Vastgoedsturing vraagt om verbinding

Geplaatst door CorporatieMedia op
 

Het begrip vastgoedsturing is redelijk ingeburgerd bij corporaties. Toch merk ik dat vaak niet duidelijk is wat ermee wordt bedoeld. Regelmatig wordt vastgoedsturing eenzijdig benaderd, gericht op de harde kant van de corporatie: financieel rendement en stenen. Maar vastgoedsturing is breder en richt zich op een goede balans tussen de harde en de zachte maatschappelijke kant. Mijn ervaring is dat die alleen gerealiseerd kan worden door de ‘taal’ van beide kanten te spreken en te blijven werken aan begrip en gedeelde kennisontwikkeling.

Van strategisch voorraadbeleid naar vastgoedsturing
Toen corporaties medio jaren 90 met het BBSH en de brutering ruimte kregen voor eigen portfoliobeleid, werd strategisch voorraadbeleid (SVB) populair. Dit hielp corporaties flink vooruit door de introductie van meer marktgerichte methodes om portfolioprestaties te beoordelen en vertalen naar onderhoudsen huurbeleid. Helaas bleef SVB in de praktijk vaak hangen in mooie plannen en portefeuillescores. De vertaling naar concrete activiteiten bleek lastig. Zo kon het gebeuren dat woningen die gelabeld waren voor verkoop juist werden gerenoveerd ter verbetering van de verhuurbaarheid. De ‘doorontwikkeling’ van SVB naar vastgoedsturing betekent dat de focus verschuift van portfolioanalyse en beleidsvorming naar implementatie en vertaling van beleid in concrete maatregelen.

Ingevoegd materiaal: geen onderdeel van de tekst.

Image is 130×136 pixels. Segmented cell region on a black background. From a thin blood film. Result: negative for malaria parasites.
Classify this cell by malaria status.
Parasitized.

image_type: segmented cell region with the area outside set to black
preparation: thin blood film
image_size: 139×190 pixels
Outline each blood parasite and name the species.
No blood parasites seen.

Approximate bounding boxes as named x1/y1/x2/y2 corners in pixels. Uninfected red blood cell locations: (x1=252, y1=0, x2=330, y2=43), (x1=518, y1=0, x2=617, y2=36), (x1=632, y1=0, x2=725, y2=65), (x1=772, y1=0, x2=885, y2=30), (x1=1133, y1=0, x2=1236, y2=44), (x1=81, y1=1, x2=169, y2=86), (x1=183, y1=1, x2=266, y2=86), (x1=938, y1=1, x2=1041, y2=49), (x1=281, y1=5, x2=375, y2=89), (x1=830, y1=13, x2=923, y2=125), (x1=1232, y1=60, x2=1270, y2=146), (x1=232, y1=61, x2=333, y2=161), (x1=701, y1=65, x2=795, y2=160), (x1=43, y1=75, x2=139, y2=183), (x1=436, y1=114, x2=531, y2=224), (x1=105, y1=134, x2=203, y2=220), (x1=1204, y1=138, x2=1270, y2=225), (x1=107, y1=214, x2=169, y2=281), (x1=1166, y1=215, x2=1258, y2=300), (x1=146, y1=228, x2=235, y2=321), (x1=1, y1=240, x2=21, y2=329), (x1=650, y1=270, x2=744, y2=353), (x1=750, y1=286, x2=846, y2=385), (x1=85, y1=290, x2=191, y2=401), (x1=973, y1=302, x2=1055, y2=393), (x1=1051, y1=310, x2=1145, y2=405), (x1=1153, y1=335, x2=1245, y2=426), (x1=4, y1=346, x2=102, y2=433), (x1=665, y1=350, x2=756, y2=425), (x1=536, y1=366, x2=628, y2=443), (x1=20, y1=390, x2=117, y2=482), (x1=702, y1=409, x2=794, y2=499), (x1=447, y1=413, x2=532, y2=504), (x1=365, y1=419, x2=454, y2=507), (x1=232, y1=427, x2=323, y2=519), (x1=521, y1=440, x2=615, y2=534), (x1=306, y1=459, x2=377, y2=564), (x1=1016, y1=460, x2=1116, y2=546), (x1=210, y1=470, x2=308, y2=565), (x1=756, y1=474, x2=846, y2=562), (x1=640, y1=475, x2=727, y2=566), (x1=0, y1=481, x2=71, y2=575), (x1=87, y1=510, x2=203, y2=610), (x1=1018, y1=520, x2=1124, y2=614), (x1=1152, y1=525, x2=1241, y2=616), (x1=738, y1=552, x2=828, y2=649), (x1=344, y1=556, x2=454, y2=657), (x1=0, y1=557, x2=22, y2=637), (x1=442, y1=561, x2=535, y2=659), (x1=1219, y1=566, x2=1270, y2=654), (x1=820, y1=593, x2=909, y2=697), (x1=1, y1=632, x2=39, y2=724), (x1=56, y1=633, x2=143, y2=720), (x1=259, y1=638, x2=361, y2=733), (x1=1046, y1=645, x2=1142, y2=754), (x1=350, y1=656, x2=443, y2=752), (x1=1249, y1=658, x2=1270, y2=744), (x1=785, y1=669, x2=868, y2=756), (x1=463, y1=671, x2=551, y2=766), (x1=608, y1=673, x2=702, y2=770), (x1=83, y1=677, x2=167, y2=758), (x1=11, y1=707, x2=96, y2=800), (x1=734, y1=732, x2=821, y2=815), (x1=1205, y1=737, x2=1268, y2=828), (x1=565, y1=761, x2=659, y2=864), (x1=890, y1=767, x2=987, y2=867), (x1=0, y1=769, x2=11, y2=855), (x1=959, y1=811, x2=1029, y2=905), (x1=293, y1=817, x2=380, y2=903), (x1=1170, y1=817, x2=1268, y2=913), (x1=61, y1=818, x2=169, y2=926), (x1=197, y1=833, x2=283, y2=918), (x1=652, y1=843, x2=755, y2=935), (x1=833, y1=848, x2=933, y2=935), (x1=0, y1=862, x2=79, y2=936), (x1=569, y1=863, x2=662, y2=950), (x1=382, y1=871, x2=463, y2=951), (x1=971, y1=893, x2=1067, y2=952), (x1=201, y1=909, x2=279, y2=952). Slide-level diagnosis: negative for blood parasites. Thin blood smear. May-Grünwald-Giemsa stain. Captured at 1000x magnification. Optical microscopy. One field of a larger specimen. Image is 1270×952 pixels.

Het verschuiven van de focus maakt de noodzaak tot samenwerking tussen verschillende disciplines binnen corporaties groter. Oprechte en duurzame samenwerking kan alleen ontstaan als aan een aantal voorwaarden wordt voldaan:

  • Beschikken medewerkers over genoeg kennis van het eigen en elkaars vakgebied? Concreet betekent dit bijvoorbeeld dat kennis van rendementsbegrippen niet alleen bij de financials aanwezig is.
  • Gebruiken medewerkers een gezamenlijk en gedeeld begrippenkader? Pas als medewerkers elkaar ‘verstaan’ en begrijpen wat er wordt verstaan onder termen als KPI, maatschappelijke prestatie of wensportefeuille is constructief samenwerken mogelijk. Het gebruik van een gezamenlijke softwareapplicatie kan hier aan bijdragen.
  • Is de wil tot samenwerking aanwezig? Los van kennis, kunde en hulpmiddelen moeten medewerkers ook echt willen samenwerken. Dit betekent ook dat zij zich niet ‘verstoppen’ achter eigen vakjargon maar blijvend werken aan wederzijds begrip en de tijd nemen om lastige zaken uit te leggen.

De realisatie van deze voorwaarden gaat niet vanzelf. Het is noodzakelijk dat de wil én de ruimte om mensen en afdelingen te verbinden op meerdere plekken aanwezig is. Waarschijnlijk begint dit bij één of twee voortrekkers, maar met steun van interne sleutelfunctionarissen kan er in korte tijd veel worden bereikt.